Ainsi, c’est très simple, lorsque vous vous posez la question de savoir si vous êtes à la bonne distance d’une personne accompagnée, il suffit d’allonger Mimie Mathy et un iPhone 12 entre vous. Si vous ne possédez pas d’iPhone 12, le 10 fera très bien l’affaire puisqu’il fait approximativement la même hauteur.
Bref, tout ça pour dire que cette question a le don de m’exaspérer un peu, vous l’aurez compris. De toute façon, même si je ne suis pas fan de la série Joséphine Ange Gardien, éthiquement parlant je ne me vois pas mettre un iPhone 12 au sol.
Alors je crois que cette notion de « bonne distance » est une illusion. Où se situe la bonne pratique entre le recul qu’on nous demande de prendre et la proximité nécessaire à la qualité du lien ?
Philippe Gaberan nous invite à « oser le verbe aimer » (1) dans la relation éducative. Bon OK mais ça ne veut sans doute pas dire que ça nous autorise à mettre la langue. A contrario, « prendre du recul » dans une situation, ça n’est sans doute pas non plus dans l’idée de réaliser des entretiens au mégaphone.

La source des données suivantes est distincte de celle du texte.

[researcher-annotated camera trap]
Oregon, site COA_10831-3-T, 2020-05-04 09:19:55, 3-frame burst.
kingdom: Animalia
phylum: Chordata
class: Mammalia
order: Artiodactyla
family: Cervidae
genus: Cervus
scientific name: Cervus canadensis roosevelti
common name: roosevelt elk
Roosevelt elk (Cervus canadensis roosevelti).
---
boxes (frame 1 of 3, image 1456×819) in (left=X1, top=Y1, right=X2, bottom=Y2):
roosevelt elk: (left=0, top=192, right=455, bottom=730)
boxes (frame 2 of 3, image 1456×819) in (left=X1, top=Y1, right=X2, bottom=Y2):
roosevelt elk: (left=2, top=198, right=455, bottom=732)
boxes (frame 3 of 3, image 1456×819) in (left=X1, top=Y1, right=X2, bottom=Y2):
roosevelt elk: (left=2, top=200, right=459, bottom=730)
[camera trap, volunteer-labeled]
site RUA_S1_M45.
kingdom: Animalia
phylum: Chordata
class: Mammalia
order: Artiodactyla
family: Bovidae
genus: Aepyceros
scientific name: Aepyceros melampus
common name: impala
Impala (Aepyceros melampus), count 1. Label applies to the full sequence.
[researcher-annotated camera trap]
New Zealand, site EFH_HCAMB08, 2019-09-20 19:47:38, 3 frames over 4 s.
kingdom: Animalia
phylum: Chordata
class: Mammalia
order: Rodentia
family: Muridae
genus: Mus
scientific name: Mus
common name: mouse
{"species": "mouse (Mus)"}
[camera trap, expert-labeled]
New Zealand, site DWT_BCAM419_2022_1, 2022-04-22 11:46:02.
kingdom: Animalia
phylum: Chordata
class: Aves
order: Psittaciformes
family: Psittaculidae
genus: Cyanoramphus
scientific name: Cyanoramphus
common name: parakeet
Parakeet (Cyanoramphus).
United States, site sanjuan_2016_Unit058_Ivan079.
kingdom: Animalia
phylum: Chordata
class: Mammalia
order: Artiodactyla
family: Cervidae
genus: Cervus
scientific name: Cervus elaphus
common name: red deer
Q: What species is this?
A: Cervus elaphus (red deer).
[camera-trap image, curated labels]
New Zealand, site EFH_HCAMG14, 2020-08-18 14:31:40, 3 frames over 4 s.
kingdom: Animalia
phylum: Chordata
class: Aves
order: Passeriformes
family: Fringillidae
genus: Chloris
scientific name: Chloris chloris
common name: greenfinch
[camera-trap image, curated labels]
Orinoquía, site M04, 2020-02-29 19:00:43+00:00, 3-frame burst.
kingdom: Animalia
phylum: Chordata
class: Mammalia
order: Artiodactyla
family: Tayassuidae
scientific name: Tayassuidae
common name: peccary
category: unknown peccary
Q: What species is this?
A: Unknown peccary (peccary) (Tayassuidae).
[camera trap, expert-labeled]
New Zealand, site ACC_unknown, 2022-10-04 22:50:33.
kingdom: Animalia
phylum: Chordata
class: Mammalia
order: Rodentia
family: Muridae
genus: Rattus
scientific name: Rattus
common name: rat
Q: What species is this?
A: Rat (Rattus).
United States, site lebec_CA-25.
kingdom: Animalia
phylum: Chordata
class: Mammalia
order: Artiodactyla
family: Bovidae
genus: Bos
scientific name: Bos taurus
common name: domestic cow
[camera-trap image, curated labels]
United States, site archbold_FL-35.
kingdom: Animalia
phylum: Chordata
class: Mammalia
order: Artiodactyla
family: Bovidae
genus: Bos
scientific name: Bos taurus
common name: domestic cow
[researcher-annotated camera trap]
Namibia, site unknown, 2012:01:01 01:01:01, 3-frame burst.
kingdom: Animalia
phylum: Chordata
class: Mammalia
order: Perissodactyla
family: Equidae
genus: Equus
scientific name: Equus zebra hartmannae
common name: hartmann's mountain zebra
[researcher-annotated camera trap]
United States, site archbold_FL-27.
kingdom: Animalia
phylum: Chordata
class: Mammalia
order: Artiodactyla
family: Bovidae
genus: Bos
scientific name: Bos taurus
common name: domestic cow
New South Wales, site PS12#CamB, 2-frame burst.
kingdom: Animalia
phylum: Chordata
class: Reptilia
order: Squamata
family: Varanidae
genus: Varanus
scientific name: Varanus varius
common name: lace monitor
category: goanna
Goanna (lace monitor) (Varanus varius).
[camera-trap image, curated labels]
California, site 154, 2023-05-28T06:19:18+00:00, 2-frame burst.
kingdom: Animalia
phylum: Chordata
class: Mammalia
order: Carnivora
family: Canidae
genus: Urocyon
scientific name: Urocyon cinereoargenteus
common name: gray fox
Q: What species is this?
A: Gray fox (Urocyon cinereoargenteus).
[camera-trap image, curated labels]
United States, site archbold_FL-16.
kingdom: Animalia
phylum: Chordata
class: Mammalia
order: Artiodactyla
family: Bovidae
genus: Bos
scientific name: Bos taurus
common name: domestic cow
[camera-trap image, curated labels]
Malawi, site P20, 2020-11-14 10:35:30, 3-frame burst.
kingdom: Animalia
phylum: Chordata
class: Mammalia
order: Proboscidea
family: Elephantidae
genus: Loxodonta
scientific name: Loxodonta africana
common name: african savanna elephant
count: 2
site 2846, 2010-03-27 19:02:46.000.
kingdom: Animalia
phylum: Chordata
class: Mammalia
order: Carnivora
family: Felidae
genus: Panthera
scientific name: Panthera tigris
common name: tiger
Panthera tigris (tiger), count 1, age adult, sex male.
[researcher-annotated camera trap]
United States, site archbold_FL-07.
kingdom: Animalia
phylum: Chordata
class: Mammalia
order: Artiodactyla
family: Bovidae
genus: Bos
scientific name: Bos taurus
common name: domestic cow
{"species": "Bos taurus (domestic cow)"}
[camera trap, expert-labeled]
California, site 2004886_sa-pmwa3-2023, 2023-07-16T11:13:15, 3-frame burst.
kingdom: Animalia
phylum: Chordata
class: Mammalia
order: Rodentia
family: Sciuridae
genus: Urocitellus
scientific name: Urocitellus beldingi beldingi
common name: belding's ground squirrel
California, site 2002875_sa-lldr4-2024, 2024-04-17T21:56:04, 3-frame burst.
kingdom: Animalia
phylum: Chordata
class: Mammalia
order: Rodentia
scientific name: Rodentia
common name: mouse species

Et puis peut-on se positionner de la même manière face à celle qui chausse du 37 que face à celui qui chausse du 45 ? Ne risque-ton pas de marcher sur les pieds du dernier si on l’approche autant que la première ? Certes, ça dépend aussi de notre propre pointure vous avez raison. Mais tout de même, il semble assez logique d’adapter ses postures en fonction de l’autre, pas seulement selon sa pointure mais aussi selon son état, ses émotions. Cela dit, objectivement, il est tout de même souvent plus facile de repérer des grands pieds qu’une colère par exemple. La colère, elle peut être froide, camouflée. Un grand panard, c’est un grand panard.
Autre exemple, la distance entre l’éduc et Dylan dans la C3 peut-elle autoriser les mêmes modes de communication que la distance entre l’éduc au volant et Kevin au fond du minibus ? Assurément non. Il sera sans doute plus adapté de mettre la main sur l’épaule de Dylan pour calmer ses angoisses et de crier sur Kévin qui fait le singe sur la banquette arrière plutôt que l’inverse.
Toujours est-il que moi je ne sais pas ce que c’est la « bonne distance ». Je me demande même si ça existe. Le psy m’explique bien que c’est ce qui peut favoriser le transfert. Mouais, facile à dire quand tu n’es jamais à moins de 1 m 45 des gamins énervés, c’est-à-dire hors de portée de baffe !
Et si la bonne distance c’était tout simplement ce qui te permettait de toucher l’autre sans rapport tactile automatique ? Je veux dire toucher l’autre au sens affectif : impliquer, émouvoir. Toucher et accepter de se laisser toucher. Toucher quel que soit le nombre de Mimie Mathy et d’iPhones qui nous séparent.


(1) Oser le verbe aimer en éducation spécialisée. La relation éducative, Philippe Gaberan, Éd. Érès, 2019.